Sortiously - Sort large and small delimited or fixed width files by defined key(s) and direction with optional data filtering and progress reporting.
*Additionally can merge purge files. Documentation in ReadMeMergePurge.txt
Use NuGet to install. Run the following command in the Package Manager Console.
PM> Install-Package Sortiously
For .Net Core projects getting SQLite.Interop.dll not found please refer to this StackOverflow question
Uses SQLite to do the sorting according to the custom defined key(s) and direction.
- Very CPU and memory friendly.
- The original file is not overwritten or changed.
- Thread safe.
- Sort using multiple keys, direction and unique keys. see Sort Definitions
- Filter out data while reading file.
- Remove duplicate data using unique keys. Choose to have duplicates written out to file.
- Select either to write out the sorted file and/or receive the data through an Action method after sorting. see DataTransportation
- Customize the keys from the data using delegates. see Examples
Progress Reporting: Use this knowing that it will slow down the process due to writing to console or other output source. So if you want pure speed don't report the progress.
public class SortProgress
{
//true when reading the file.
public bool Reading { get; set; }
//true when writing the file
public bool Writing { get; set; }
//the line number of the corresponding operation reading or writing;
public int Counter { get; set; }
}
public class SortResults
{
public int LinesRead { get; set; }
public int LinesSorted { get; set; }
public int Duplicates { get; set; }
public int Filtered { get; set; }
public string SortedFilePath { get; set; }
public string DuplicatesFilePath { get; set; }
}
LinesRead: The number of lines read minus the header if included.
LinesSorted: The number of lines in the sorted file minus the header if included.
Duplicates: The number of duplicates when using a unique key.
Filtered: The number of filtered lines when using a filter.
SortedFilePath: The full path of the sorted file
DuplicatesFilePath: The full path of the file that contains the duplicates when using a unique key. Duplicates will include the first unique key and data and the subsequent duplicates will be put in the duplicates file. If the source file has an header the duplicates file will also include the header.

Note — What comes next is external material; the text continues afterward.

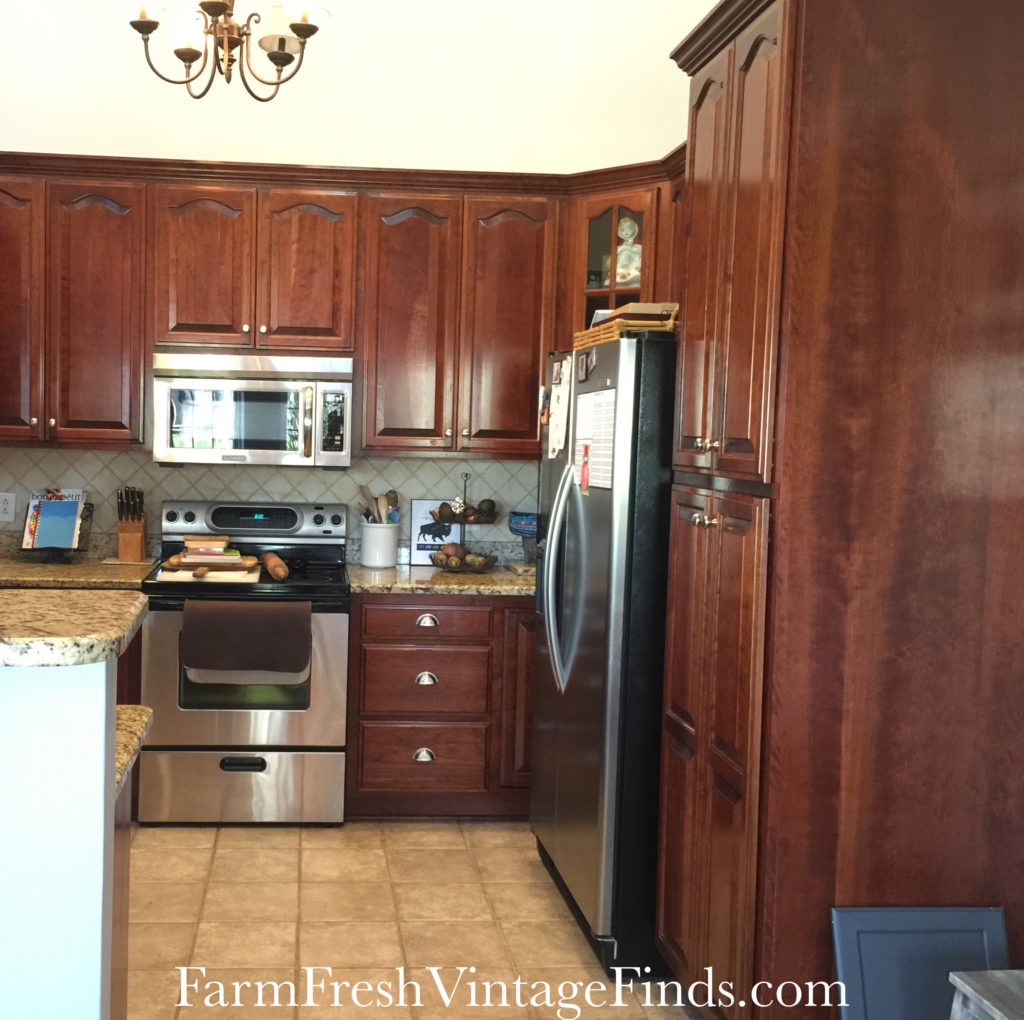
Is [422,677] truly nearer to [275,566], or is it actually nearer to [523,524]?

SortedFilePath: The original sorted file name and extension suffixed with _sorted i.e. FileToBeSorted_sorted.tsv
DuplicatesFilePath: The original sorted file name and extension suffixed with _dupes i.e. FileToBeSorted_dupes.tsv
Anytime during the process when an exception is encountered any files produced will be removed. The exception will then be thrown so the consuming application can take the appropriate action.
There are five methods each to sort a delimited or fixed width file. Each method has an optional data filter and progress reporting.

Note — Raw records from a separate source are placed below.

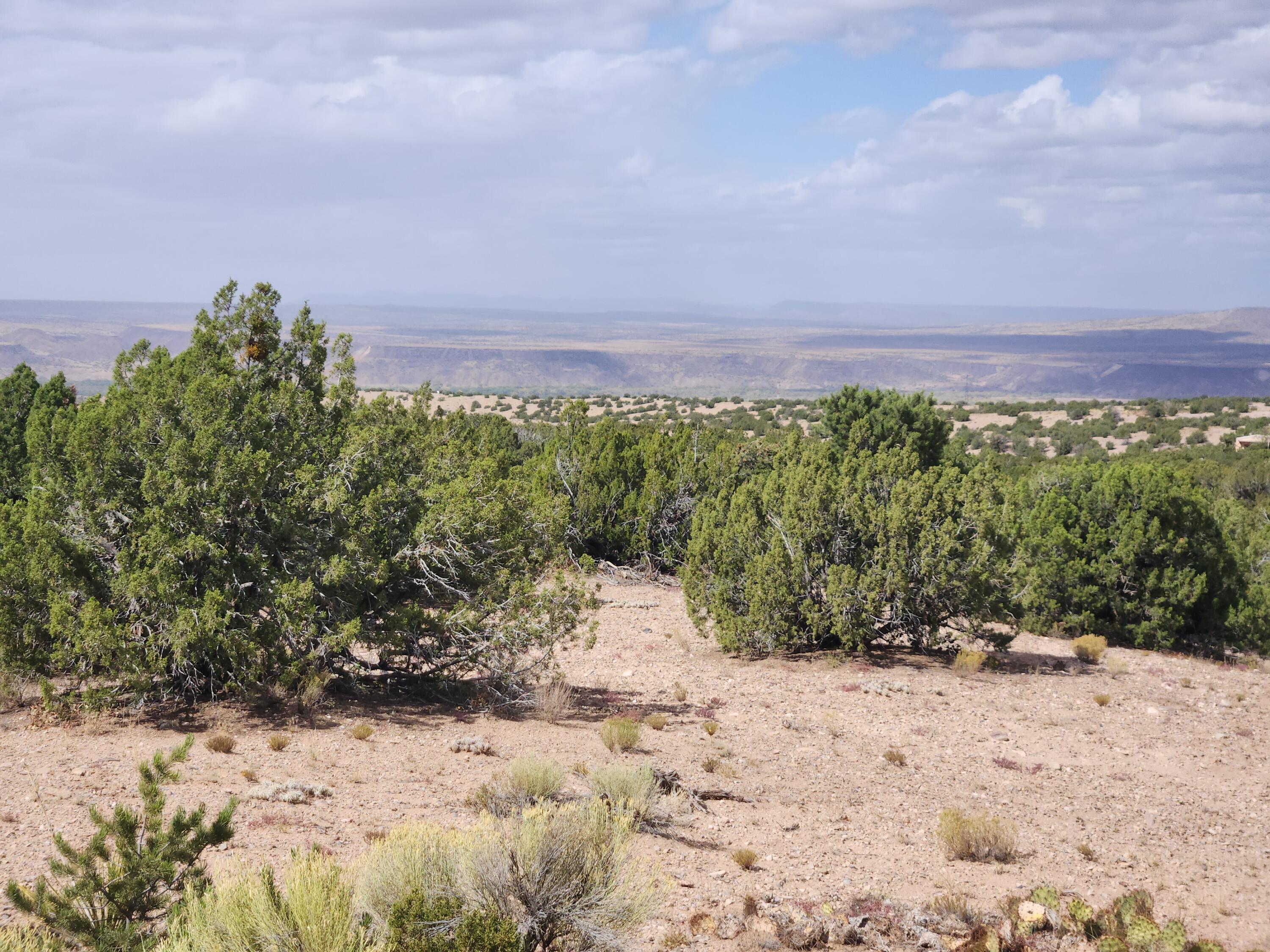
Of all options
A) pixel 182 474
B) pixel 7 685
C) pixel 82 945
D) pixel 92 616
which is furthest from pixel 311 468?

- Sort by defining SortDefinitions.
- Sort using a numeric key providing a column number for delimited files or starting position and length for fixed width files.

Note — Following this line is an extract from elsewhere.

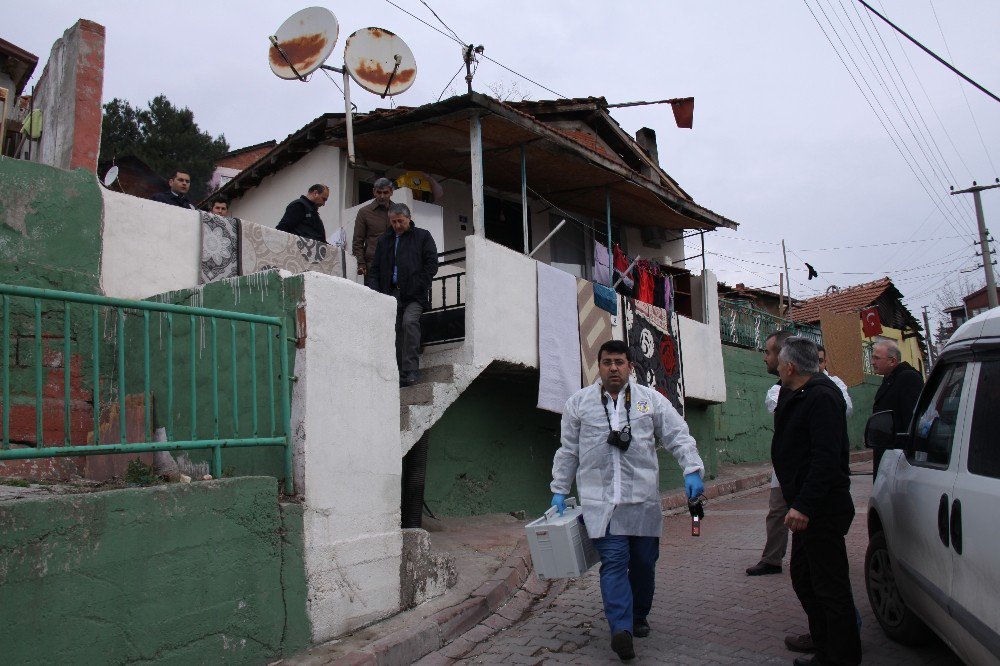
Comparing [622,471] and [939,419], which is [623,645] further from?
[939,419]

- Sort using a alphanumeric key providing a column number and length for delimited files or starting position and length for fixed width files.
- Sort using a numeric key but the key is defined using a delegate, anonymous method, to provide custom key construction.
- Sort using a alphanumeric key but the key is defined using a delegate, anonymous method, to provide custom key construction.
Each sort method can take an optional DataTransportation parameter. Use the provided DataTransportationFactory methods to set the parameter.
//This is the default it will write out the sorted file. (can be ommitted)
dataTransportation: DataTransportationFactory.CreateAsFile()
//This will write out the file and pass each line through the Action method.
dataTransportation: DataTransportationFactory.CreateAsFileAndPassthrough((sortedData) =>
{
string doSomethingWithData = sortedData;
})
//or
dataTransportation: DataTransportationFactory.CreateAsFileAndPassthrough(PassMeTheData)
void PassMeTheData(string sortedData)
{
string doSomethingWithData = sortedData;
}
//Just passes each line through the Action method. The sorted file will not be written out.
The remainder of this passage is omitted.